__WHAT THE TASK REQUIRES__. A faithful copy is required. Print each line of the data exactly and omit the pictures.

__EXERCISE DATA__.
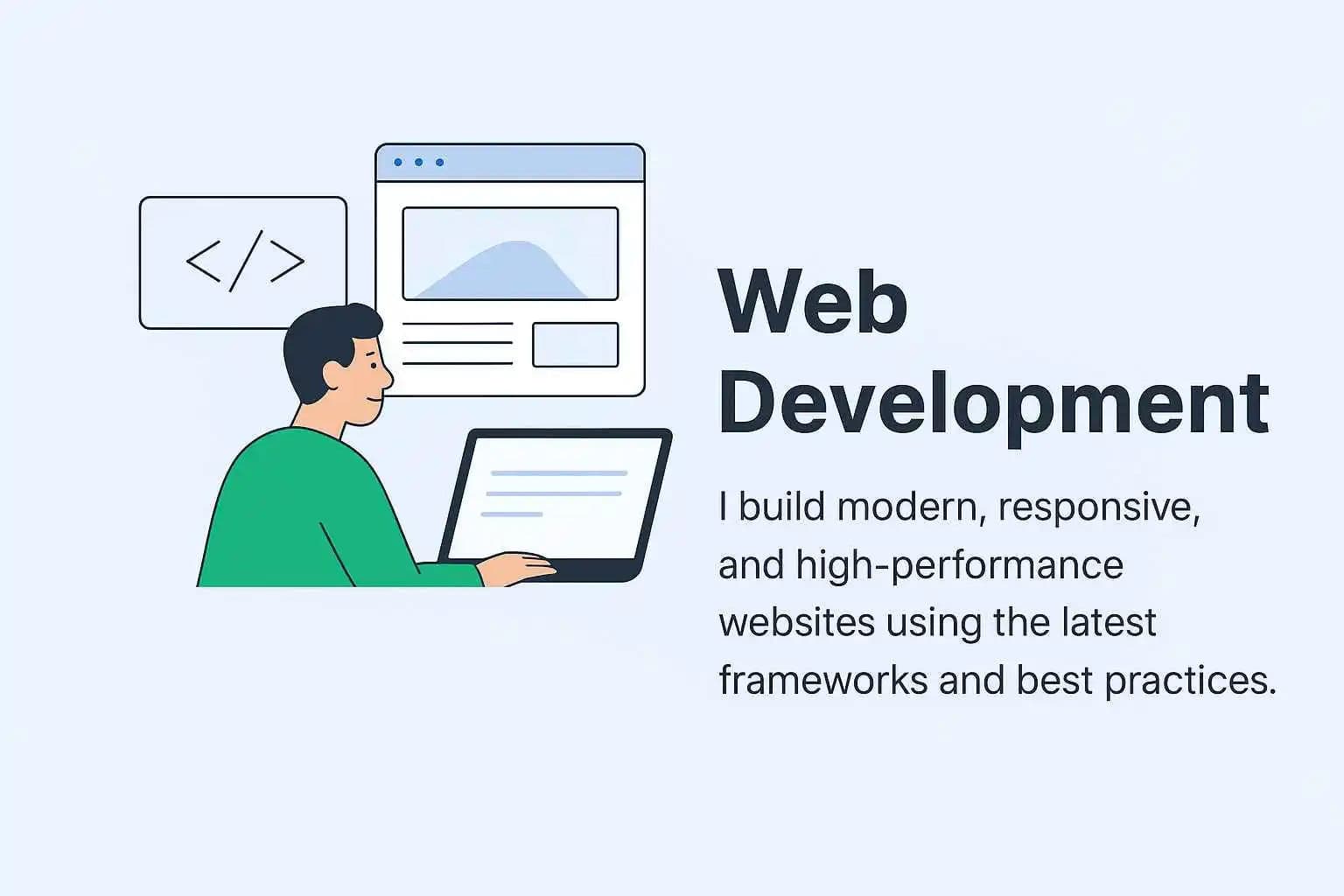 </>

Web Development

I build modern, responsive, and high-performance websites using the latest frameworks and best practices.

__RESPONSE AREA__.
 </>

Web Development

I build modern, responsive, and high-performance websites using the latest frameworks and best practices.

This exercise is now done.